***** Source document

For my own part, I have not once seen a player scoop or punch the ball over the DBL, nor a PT awarded, but then again, I'm only approaching 100 games reffed and 1000 experienced (ok, more on both, but not that much), and the closest I can recall was a PT for deliberately knocking the ball into touch by a player on the ground about 3 yards out of goal in 1988.

In other words, you are bullshitting again, because not a single defender in the history of rugby has attempted to NOT ground a ball brought in there deliberately. But I will bow to your experience as to idiocy, should you so wish.
Rushforth, I'm not in the habit of supporting our 'over the ditch' sporting foes, but I think you are seriously out of line with that response. Regardless of what you think of Ian from previous pissing contests you've had with him, that IMO was unnecessary.

Like dickie says above, I too have seen it a couple of times where a player deliberately knocks or bats the ball from in-goal over the dead ball line. Usually these players are rugby league converts, where such actions in-goal are permitted to prevent a try. (In RL the player who makes the ball dead matters, not who put it in-goal). The few times I've had it happen, I've never given a PT, but using some player empathy I have given a PK (as there was no oppo close enough that could have scored), and on other occasions I've let it go and had a word with the offender to let them know not to do it again (as the ball was just about to roll over the dead ball line anyway and there was no one in cooee).
 

SimonSmith

, Referees in America, Rank Bajin!

**********
***** Data under study

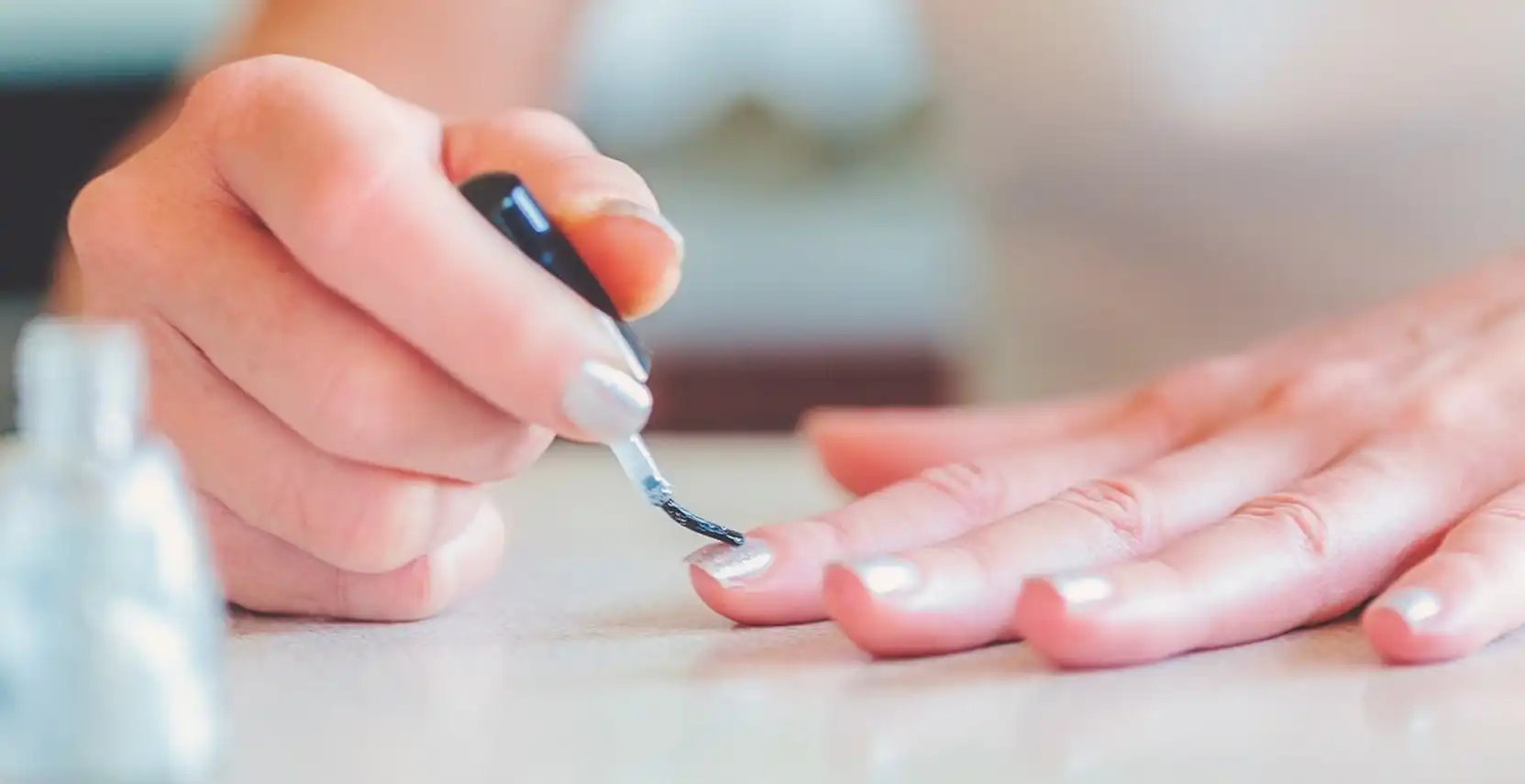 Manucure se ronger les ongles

**********
***** Data under study

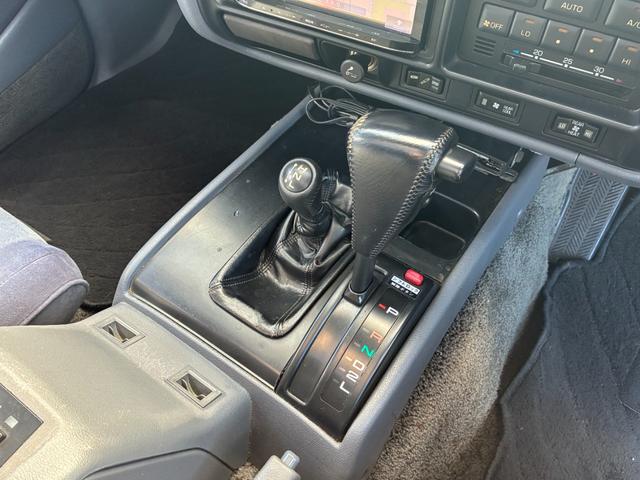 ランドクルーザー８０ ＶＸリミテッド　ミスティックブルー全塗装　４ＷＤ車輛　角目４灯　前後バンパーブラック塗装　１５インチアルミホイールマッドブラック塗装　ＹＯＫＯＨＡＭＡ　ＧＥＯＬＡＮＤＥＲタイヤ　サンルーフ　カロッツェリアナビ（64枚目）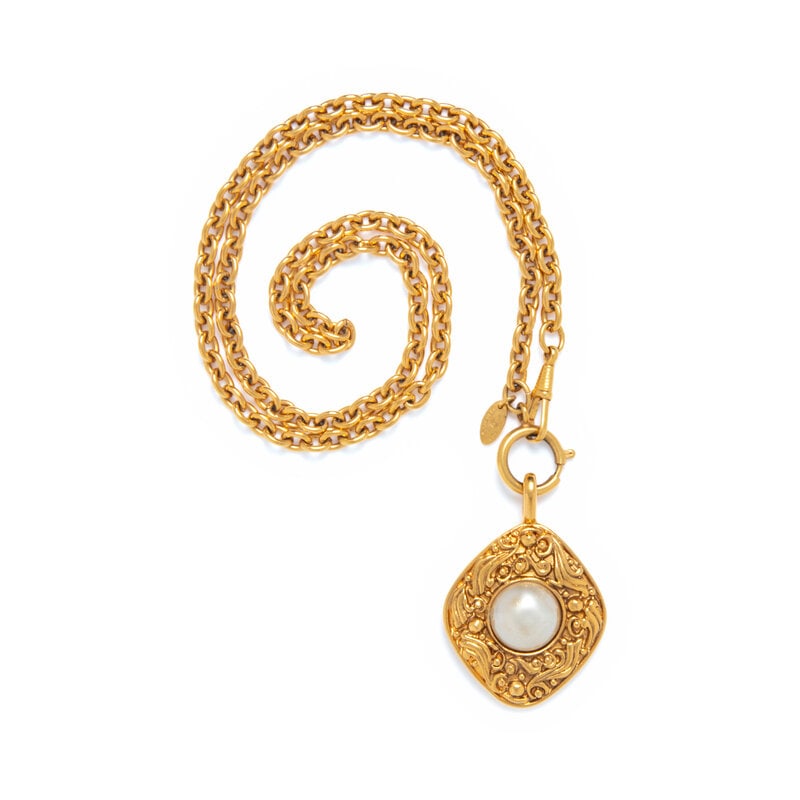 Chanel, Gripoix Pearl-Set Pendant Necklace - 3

**********

» **Instructions to follow**: Extend the forum discussion about knocking the ball over the dead-ball line, starting right after its final sentence.

» **Answer to this exercise**:
#33
So Ian, you are not even vaguely interested in 22.11? Let alone 22.9 - you seem to be completely ignorant of what players actually do, but then again you seem to be full of yourself.

For my own part, I have not once seen a player scoop or punch the ball over the DBL, nor a PT awarded, but then again, I'm only approaching 100 games reffed and 1000 experienced (ok, more on both, but not that much), and the closest I can recall was a PT for deliberately knocking the ball into touch by a player on the ground about 3 yards out of goal in 1988.

In other words, you are bullshitting again, because not a single defender in the history of rugby has attempted to NOT ground a ball brought in there deliberately. But I will bow to your experience as to idiocy, should you so wish.
A couple of points here:

1.I have refereed considerably more games than you and have seen this enough for it to be considered something worth considering.

2. With all due respect to your vast experience, I would have hard cash on Ian's refereeing and playing experience beating your somewhat narrow world view.

Your wording was rude and unnecessary. It's only made worse by being hyperbole and wrong, as other posters have proved.

God I hate defending Kiwis.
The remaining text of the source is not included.